先日、青山学院大学日本文学科主催のシンポジウム「もうひとつの日本語」の開催情報を前日に知り、そこでなんと、あの金石範(キム・ソクポム)さんが講演するというので馳せ参じた。
 金石範という作家は一般にはあまり知られていない。なぜそうなのかも、十分知識社会学の対象となるのだが、それはともかく、金石範さんは現在日本に在住する作家のなかでも最高水準にある方である。
 というか、「火山島」を読まないまでも(私もまだ読めていない。当日、はじめて読破した方と会った。)手にすれば、それがフォークナーやパゾリーニラシュディやパトリック・シャモワゾーの小説に匹敵するものであることは、どんなぼんくらにも分かるだろう。
 

金石範作品集〈1〉

金石範作品集〈1〉

金石範作品集〈2〉

金石範作品集〈2〉

鴉の死・夢、草深し (小学館文庫)

鴉の死・夢、草深し (小学館文庫)

 ここ数年来、金石範さんの講演会に行きたいと念願していたのが、ようやくかない、ご本人を見れただけで感無量といったところに、パネリストのなかに同年生まれのチェ・ジンソクという名前がある。そういえば大学の同窓生で、後に韓国に留学したと聞いたのが最後、もう15年ほど音沙汰のない「ジンソク」という奴がいたなあ、まさか本人かとか思って、壇上の立った彼を見ると、髪型が一緒だ!間違いない。
 しかも、微妙に首を細かく振るしぐさからも、確実だ。

 ということで講演後、声をかけるとやっぱり彼だった。

ジンソクくんは昨年、李箱(イ サン1910-1937)という作家の翻訳を出版した。

李箱作品集成

李箱作品集成

 
 買わないといけない。
またジンソクくんはテント芝居「野戦之月海筆子」で俳優業も始めていた。http://www.yasennotsuki.com/

 なんとまあ。
 
 金石範さんにサインをもらう。夏に谷川健一さんにサインをもらって以来だが、どうも自分が翁趣味だと揶揄されそうだが、お二人はすごいですからねえ。
 
 また青学教授の佐藤泉さんはこれまた森崎和江という、自分でも昨年から企画していた関連の方について発表。
 同教授の片山先生は菊池寛と朝鮮との関係というもので、これもとても面白かった。 
 片山先生の声はとてもすてきで、失礼ですが松平定知アナウンサーに声が似ていますね、とあとの二次会で本人に言ったら、無視された。学生の方は笑っていたが。
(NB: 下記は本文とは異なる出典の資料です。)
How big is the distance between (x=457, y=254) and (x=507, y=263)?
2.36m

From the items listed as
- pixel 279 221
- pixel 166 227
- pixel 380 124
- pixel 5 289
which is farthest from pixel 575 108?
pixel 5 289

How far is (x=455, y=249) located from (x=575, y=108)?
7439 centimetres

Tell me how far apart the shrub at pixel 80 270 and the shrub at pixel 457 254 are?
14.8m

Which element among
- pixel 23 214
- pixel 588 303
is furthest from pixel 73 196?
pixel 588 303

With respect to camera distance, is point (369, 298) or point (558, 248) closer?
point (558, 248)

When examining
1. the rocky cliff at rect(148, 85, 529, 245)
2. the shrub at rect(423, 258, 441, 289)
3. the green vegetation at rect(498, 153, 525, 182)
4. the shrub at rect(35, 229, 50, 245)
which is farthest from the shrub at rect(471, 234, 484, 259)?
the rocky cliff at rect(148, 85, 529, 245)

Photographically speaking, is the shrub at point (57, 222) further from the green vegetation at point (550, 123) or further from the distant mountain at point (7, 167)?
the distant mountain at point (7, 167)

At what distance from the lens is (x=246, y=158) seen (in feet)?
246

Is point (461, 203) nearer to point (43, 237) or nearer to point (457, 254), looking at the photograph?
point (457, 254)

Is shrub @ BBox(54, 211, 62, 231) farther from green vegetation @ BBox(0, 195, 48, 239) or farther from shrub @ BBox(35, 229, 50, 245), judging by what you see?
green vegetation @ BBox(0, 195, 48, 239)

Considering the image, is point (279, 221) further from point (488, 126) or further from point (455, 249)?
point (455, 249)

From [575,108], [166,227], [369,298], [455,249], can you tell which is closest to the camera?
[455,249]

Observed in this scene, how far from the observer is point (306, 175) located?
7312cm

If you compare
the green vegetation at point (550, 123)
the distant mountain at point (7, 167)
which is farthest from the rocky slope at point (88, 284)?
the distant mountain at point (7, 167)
 結局、金石範さんとはみなさんのおかげで、二次会まで一緒にいることができた。

 金さんだからこそいえる、私のとっておきの話し、「私は百済人です」という話し(ある程度実証できる)をすると、
 「15世紀前の話しですねえ」と笑っておられた。

 講演で金さんは「全体小説」とおっしゃったので、ヘルマン・ブロッホのことですかと尋ねると、野間宏ら、戦後「日本語文学」(金石範さんの提唱するカテゴリー)のこととのことで、さらに誰に影響を受けましたかと尋ねると、ドストエフスキーとのことだった。ドストエフスキーに影響を受けた作家といえば、パゾリーニ

 火山島はまだ英訳がないらしい。といって、私もまだ読んでないし、金さんご本人も「長すぎたね」とおっしゃりながらも、まだ書き継いでおられる。
 昨年、済州島に行き、四・三事件の犠牲者の遺骨に触れられたらしい。

 「火山島」の英訳が出れば、ノーベル賞は間違いないと思うのだが、そういえば大西巨人さんの「神聖喜劇」(漫画版は英訳があり賞をとったようだ。そういえば金さんにも言ったが、「火山島」の漫画化もありだ。)や埴谷雄高の「死霊」もまだ英訳ないようだ。
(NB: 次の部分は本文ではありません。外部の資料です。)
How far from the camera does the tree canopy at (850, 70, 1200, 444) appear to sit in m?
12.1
 とまれ、金石範さんはエネルギーの塊のような人で、畏れ入った。

 「火山島」、どうも絶版のようで、文春文庫(版元が文芸春秋がゆえ)でとにかく出して欲しい。

 先日、ミシェル・ビュトールの講演にも行ったのだが、最近の私の関心の赴きのせいで、こちらは淡々としたものだった(むろんこれは私の問題であって、ビュトールさんの問題ではない)。それでも、主節文、副節文や時間と映画の話し、それから「ヌーヴォー(かヌーヴェルか)テレビジョン」の話しは面白かった。
 しかし、日仏学院アラン・バディウを呼んでくれないものか。